▸ **STATED TASK**: Render the part of the listing below that starts with the line containing "Time of clock at [358,304,394,332]: 11:25" and runs through the end as a Markdown table. Use the columns Row and Entry, give each line a row number, and skip any blank lines.

▸ **TASK INPUTS**:

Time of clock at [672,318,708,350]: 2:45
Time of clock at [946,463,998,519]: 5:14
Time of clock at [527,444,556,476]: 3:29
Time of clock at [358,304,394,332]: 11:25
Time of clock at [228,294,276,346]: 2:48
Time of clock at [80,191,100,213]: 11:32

▸ **TASK SOLUTION**:
| Row | Entry |
|---|---|
| 1 | Time of clock at [358,304,394,332]: 11:25 |
| 2 | Time of clock at [228,294,276,346]: 2:48 |
| 3 | Time of clock at [80,191,100,213]: 11:32 |